Search code examples
angulartypescriptwikipedia-api

Fetch specific Wikipedia list


How can I fetch these records from Wikipedia as easily as possible? I need in a JSON file for each of these areas the displayed names: https://en.wikipedia.org/wiki/Category:Surnames_by_language

Example

[
 {
  name: "Agalliu",
  language: "Albanian"
 },
 {
  name: "Agolli",
  language: "Albanian"
 }
 ...
]

I´m working with Angular5.

Also: Is it legal for me to create a database with the information that the data is from Wikipedia?


Solution

  • I don't work with Angular 5 nor typescript, so I don't know at a technical level how to develop the specific code you need, but I think what you need is to have a look to the HttpClient documentation. This search in GitHub might help you to find some module already developed. Angular seems very well documented, that's very nice. So my answer is more theoretical than technical.

    About the data you want to get in the JSON file, surname and the language of this surname, if you only want to work with the pages in the category I think the best way might me to extract the title of the page of each page and the language from the title of the subcategory analyzed. If you want to do it:

    • You will need to check and clean the title of the categories too. E.g. Irish-language feminine surnames‎ and Irish-language masculine surnames‎ should be cleaned as Irish. It would be nice if you will have another JSON value to keep the title of the category, because it would help you to recover the URL in the future
    • You will need to check if the title of the pages for each surname need to be cleaned, because if you don't clean it, you probably get some values like Hoti (surname). Of course, as in the last point about the category title, I recommend you to create another JSON value to keep the title of the page and keep it due the possible case in with you would need it.

    I think another good way to do it is querying to Wikidata, because there are many pages with structures very different and there isn't an infobox generalized in all of them, what it would make easier to get the data because you would be able to scrape an specific field (language or whatever it may be). However, extract it from Wikidata and no from the category has disadvantages too:

    • If you only want to work with the surnames/pages in the category you mentioned (Surnames by language), work with Wikidata isn't an option because Wikidata probably has a large set of data about it and you will get more surnames than in the category.
    • It is probably that many of the items of each surname doesn't an specific language.

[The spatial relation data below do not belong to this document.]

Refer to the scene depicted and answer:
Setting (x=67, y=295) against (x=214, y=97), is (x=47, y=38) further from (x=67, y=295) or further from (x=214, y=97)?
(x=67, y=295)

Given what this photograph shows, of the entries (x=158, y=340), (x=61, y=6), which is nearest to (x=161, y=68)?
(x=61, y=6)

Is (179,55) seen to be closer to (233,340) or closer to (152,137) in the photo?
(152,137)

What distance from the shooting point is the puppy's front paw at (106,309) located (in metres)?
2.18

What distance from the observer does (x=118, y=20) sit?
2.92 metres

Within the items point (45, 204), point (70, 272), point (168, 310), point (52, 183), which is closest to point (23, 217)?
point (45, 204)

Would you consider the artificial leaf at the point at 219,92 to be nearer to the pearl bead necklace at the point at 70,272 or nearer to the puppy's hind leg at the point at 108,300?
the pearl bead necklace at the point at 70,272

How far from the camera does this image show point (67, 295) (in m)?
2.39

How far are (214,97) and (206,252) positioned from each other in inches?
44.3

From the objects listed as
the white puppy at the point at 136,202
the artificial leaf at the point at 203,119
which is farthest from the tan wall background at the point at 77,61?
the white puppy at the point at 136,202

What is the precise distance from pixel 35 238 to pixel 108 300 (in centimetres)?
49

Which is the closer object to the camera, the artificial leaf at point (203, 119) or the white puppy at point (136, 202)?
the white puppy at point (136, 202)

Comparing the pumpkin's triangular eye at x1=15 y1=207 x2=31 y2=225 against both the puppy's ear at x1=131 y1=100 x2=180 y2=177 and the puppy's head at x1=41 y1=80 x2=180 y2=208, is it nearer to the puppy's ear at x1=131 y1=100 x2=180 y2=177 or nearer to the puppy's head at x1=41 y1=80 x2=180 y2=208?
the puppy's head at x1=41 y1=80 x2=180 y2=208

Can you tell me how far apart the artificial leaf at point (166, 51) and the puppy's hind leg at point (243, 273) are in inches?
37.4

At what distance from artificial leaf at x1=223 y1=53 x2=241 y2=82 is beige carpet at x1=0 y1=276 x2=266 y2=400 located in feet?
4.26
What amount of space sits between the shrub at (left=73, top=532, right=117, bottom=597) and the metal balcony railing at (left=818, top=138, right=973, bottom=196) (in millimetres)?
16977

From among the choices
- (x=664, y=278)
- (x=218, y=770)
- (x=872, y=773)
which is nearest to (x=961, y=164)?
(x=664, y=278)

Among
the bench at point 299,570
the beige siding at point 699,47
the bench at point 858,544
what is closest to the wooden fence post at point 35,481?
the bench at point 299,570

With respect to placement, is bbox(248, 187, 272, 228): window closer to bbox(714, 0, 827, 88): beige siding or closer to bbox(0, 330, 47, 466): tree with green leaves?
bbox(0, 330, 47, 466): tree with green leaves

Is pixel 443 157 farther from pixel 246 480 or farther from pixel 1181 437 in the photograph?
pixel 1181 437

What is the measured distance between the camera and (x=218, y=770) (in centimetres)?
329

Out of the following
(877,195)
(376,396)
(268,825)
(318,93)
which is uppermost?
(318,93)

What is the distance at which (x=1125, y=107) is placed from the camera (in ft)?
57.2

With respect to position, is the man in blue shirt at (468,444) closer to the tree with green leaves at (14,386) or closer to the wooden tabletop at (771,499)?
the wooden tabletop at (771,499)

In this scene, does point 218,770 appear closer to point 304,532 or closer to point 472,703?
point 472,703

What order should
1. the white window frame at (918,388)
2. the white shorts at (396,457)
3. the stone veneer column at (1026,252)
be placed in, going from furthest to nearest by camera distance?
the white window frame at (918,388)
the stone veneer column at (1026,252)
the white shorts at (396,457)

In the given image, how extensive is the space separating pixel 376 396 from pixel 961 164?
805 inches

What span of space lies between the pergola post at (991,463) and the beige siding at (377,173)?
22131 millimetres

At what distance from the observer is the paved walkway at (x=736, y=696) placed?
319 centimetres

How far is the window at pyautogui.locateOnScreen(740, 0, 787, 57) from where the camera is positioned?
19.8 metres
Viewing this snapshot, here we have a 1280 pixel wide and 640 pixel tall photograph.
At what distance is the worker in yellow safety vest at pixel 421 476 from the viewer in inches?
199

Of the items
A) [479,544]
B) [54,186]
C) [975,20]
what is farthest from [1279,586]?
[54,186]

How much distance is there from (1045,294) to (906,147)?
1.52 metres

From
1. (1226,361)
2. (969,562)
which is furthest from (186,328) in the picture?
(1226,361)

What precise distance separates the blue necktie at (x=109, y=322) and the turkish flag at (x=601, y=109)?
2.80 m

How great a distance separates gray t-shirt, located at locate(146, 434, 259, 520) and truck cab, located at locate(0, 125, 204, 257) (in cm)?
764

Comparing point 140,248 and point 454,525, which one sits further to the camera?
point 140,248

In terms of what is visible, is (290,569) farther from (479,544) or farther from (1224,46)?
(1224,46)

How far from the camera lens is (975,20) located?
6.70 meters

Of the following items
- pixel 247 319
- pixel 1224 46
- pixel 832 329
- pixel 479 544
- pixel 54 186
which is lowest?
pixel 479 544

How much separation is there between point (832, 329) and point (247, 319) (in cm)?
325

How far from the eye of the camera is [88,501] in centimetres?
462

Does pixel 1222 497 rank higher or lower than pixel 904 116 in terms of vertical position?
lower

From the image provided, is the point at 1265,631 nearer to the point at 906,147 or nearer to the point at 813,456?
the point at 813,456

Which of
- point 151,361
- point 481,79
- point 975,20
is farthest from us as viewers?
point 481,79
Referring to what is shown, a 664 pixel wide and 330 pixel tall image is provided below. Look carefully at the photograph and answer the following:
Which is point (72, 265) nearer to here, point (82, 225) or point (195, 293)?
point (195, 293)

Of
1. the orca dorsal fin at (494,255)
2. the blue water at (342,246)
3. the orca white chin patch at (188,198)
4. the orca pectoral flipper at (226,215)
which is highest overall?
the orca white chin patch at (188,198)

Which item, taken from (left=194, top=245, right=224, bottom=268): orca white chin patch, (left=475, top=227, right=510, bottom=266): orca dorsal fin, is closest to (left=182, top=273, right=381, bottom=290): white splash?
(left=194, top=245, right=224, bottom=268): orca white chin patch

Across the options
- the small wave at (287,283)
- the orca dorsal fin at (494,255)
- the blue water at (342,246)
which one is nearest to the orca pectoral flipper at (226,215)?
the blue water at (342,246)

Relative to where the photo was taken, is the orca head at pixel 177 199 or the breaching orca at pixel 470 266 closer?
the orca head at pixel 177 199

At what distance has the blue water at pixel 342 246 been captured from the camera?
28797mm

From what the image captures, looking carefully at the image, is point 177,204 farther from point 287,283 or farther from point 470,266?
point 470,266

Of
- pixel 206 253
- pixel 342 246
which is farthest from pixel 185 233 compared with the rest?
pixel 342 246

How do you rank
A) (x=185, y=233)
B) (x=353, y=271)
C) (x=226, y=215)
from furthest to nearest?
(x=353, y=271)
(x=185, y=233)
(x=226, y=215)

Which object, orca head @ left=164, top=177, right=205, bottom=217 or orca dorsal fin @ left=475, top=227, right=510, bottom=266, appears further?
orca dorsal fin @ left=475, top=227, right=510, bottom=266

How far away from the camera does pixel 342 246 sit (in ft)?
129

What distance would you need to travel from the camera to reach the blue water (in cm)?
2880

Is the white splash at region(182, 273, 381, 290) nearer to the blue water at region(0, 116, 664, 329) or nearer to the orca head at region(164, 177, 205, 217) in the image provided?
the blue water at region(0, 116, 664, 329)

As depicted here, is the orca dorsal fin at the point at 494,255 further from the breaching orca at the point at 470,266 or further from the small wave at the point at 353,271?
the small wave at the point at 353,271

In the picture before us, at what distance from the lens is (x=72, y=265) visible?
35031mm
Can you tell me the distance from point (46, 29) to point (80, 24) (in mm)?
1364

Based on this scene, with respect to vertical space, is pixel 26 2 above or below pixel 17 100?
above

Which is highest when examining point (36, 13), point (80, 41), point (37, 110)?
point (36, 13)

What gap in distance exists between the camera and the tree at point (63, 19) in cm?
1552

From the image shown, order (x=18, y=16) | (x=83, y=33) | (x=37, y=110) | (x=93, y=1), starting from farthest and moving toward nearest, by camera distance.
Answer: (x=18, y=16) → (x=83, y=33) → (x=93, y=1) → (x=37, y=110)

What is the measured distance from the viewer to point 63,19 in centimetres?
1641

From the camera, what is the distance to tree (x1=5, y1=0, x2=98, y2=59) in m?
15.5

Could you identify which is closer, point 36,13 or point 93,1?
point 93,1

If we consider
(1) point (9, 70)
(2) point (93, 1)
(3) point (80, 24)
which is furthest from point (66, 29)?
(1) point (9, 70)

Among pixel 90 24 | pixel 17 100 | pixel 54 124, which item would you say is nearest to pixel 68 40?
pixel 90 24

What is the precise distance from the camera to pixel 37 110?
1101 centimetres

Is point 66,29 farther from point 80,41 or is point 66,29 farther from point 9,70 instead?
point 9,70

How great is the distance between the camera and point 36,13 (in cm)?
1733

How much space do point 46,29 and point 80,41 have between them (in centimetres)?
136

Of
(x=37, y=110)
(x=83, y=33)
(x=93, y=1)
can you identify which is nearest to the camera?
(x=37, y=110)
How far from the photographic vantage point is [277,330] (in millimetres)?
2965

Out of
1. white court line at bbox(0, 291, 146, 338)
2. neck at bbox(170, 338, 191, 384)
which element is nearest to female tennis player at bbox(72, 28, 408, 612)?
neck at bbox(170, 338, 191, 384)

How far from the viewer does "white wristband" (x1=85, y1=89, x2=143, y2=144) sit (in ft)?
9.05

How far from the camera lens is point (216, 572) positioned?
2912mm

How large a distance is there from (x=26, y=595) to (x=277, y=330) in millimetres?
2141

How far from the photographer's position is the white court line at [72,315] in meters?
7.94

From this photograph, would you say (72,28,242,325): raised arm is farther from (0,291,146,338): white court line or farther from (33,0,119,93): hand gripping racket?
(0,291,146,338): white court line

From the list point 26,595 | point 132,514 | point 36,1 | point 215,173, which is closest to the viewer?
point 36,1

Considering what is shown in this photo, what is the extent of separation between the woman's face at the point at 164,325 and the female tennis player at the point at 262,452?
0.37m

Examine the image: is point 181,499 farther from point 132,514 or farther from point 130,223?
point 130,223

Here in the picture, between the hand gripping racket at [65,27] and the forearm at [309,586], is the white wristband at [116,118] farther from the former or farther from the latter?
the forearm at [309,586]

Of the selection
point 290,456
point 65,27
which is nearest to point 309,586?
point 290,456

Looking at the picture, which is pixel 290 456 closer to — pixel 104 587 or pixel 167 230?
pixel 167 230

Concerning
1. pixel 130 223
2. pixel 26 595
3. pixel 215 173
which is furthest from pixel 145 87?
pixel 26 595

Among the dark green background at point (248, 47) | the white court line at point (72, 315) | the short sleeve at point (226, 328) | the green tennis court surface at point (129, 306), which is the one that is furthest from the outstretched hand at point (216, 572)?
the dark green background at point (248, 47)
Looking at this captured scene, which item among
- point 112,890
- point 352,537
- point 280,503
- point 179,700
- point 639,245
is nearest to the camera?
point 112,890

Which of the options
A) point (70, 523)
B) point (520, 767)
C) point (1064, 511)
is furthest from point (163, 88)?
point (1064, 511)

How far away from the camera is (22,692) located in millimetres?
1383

May be it hasn't got the property native label (P1705) or it may has the property but with the value surname (multiple languages).
    • And of course, it might have a bigger learning curve because probably you will need to learn about SPARQL and Wikidata Query Service.

    Take a look at MediaWiki API and Wikidata:Data Access.

    "Is it legal for me to create a database with the information that the data is from Wikipedia?"

    Yes, it is perfectly legal. What you have to do is to respect the license. In the case of the English Wikipedia, it is licensing under Creative Commons Attribution-ShareAlike 3.0 Unported. This license allows you to reuse and change the content in a commercial and non-commercial way, but you must attribute the authorship and to share the derivatives with the same license.

    In the case of Wikidata, all in the namespaces of items and properties (Q:* and P:*) are in public domain and marked as CC0, a Creative Commons tool to show that a work is in the public domain. What can you do with the data? Whatever you want.

    I recommend you to read the Creative Commons' FAQ about the CC0 and the legal code of the Creative Commons Attribution-ShareAlike 3.0 Unported.